■ Task instructions:
1) Decide whether each statement agrees with the robots.txt thread, answering yes or no and quoting the words of the thread that decide it: (a) one reply calls robots.txt a file meant to save web crawlers resources; (b) the summary says OpenAI crawls the web to train large language models; (c) the summary says most early websites were hosted on rented commercial servers.
2) Resume the robots.txt thread, writing what comes after its last sentence.

■ Document section:
==============================
The rise and fall of robots.txt: As unscrupulous AI companies seek out more and more data, the basic social contract of the web is falling apart.

alyaza [they/she]@beehaw.org · 1 year ago

The rise and fall of robots.txt: As unscrupulous AI companies seek out more and more data, the basic social contract of the web is falling apart.

gayhitler420@lemm.ee · 1 year ago

robots.txt isn’t a basic social contract, it’s a file intended to save web crawlers precious resources.

AutoTL;DR@lemmings.world · 1 year ago

🤖 I’m a bot that provides automatic summaries for articles:

Click here to see the summary

If you hosted your website on your computer, as many people did, or on hastily constructed server software run through your home internet connection, all it took was a few robots overzealously downloading your pages for things to break and the phone bill to spike.

AI companies like OpenAI are crawling the web in order to train large language models that could once again fundamentally change the way we access and share information.

In the last year or so, the rise of AI products like ChatGPT, and the large language models underlying them, have made high-quality training data one of the internet’s most valuable commodities.
==============================
■ Entries supplied:
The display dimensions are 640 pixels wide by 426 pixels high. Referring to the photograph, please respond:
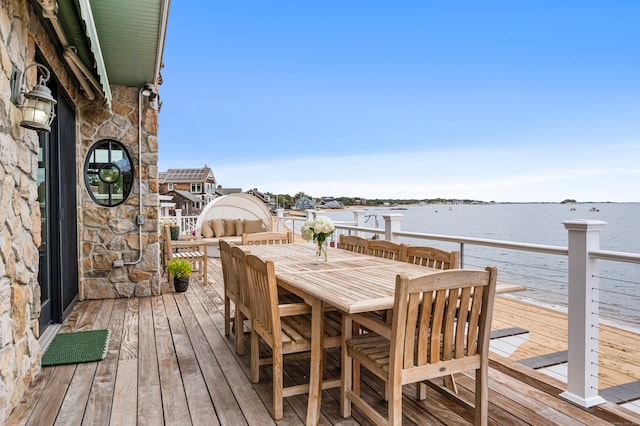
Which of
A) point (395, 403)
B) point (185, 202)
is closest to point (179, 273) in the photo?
==============================
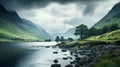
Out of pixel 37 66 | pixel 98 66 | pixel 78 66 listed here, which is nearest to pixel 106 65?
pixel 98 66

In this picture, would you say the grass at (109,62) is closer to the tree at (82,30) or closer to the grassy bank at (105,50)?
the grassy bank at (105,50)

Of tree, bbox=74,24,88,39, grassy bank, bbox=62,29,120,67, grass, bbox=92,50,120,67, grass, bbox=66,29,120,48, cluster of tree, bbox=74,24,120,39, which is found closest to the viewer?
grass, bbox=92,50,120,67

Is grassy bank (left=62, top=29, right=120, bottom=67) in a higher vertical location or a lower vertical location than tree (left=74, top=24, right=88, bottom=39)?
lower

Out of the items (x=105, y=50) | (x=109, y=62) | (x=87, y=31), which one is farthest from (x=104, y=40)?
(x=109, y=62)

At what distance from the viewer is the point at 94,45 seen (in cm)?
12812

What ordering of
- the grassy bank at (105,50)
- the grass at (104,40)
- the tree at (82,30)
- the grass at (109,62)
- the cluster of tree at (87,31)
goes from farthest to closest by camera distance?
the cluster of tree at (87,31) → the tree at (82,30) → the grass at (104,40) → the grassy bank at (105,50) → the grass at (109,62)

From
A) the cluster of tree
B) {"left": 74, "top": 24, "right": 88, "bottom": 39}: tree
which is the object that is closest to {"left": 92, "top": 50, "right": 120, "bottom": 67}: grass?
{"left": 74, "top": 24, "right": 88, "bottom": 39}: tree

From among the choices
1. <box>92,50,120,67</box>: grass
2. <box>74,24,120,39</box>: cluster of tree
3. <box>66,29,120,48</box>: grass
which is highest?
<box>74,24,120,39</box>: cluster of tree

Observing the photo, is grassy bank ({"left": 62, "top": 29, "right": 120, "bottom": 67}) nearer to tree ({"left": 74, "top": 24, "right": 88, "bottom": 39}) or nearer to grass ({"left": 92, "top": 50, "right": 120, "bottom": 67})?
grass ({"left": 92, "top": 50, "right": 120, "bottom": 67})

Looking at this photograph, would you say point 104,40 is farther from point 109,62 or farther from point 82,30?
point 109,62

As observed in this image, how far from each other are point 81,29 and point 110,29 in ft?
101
==============================
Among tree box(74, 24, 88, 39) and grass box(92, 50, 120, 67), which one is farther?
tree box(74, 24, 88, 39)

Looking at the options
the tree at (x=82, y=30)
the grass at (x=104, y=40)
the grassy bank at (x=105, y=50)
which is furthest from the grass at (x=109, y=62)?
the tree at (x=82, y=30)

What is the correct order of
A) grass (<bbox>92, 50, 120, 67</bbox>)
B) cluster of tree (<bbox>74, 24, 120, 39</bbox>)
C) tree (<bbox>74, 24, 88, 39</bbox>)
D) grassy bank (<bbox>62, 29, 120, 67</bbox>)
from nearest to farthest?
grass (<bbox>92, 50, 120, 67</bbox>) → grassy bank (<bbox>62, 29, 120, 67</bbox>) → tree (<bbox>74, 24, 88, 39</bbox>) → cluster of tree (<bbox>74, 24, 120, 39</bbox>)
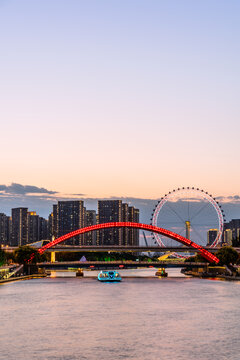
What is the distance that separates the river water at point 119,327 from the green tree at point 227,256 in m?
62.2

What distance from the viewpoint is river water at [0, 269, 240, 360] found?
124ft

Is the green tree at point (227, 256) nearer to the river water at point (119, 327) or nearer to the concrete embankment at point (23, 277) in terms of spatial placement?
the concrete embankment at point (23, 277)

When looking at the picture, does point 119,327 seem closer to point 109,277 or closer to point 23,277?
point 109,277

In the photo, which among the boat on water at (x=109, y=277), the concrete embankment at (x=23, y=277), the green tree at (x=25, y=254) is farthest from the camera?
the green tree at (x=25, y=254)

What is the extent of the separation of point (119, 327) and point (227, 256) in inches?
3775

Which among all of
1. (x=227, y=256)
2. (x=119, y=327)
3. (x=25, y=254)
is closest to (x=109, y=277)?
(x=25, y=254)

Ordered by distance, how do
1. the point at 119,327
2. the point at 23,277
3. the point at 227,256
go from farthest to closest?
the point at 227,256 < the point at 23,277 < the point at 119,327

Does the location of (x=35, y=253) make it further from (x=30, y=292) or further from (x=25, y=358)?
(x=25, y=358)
==============================
■ Answer set:
1)
(a) Yes: "it’s a file intended to save web crawlers precious resources."
(b) Yes: "AI companies like OpenAI are crawling the web in order to train large language models"
(c) No: "If you hosted your website on your computer, as many people did, or on hastily constructed server software run through your home internet connection"

2)
You might build a totally innocent one to crawl around and make sure all your on-page links still lead to other live pages; you might send a much sketchier one around the web harvesting every email address or phone number you can find.

The New York Times blocked GPTBot as well, months before launching a suit against OpenAI alleging that OpenAI’s models “were built by copying and using millions of The Times’s copyrighted news articles, in-depth investigations, opinion pieces, reviews, how-to guides, and more.” A study by Ben Welsh, the news applications editor at Reuters, found that 606 of 1,156 surveyed publishers had blocked GPTBot in their robots.txt file.

“We recognize that existing web publisher controls were developed before new AI and research use cases,” Google’s VP of trust Danielle Romain wrote last year.

Saved 92% of original text.

bedrooms@kbin.social · 1 year ago

As I always write, trying to restrict AI training on the ground of copyright will only backfire. The sad truth is that malicious parties (dictatorships) will get more training materials because they won’t abide by rules. The end result is, dictators would outperform democracies in terms of future generation AIs, if we treat AI training like human reading.

zaphod@lemmy.ca · edit-2 1 year ago

You know what?

I’m fine with that hypothetical risk.

“The bad guys will do it anyway so we need to do it, too” is the worst kind of fatalism. That kind of logic can be used to justify any number of heinous acts, and I refuse to live in a world where the worst of us are allowed to drag down the rest of us.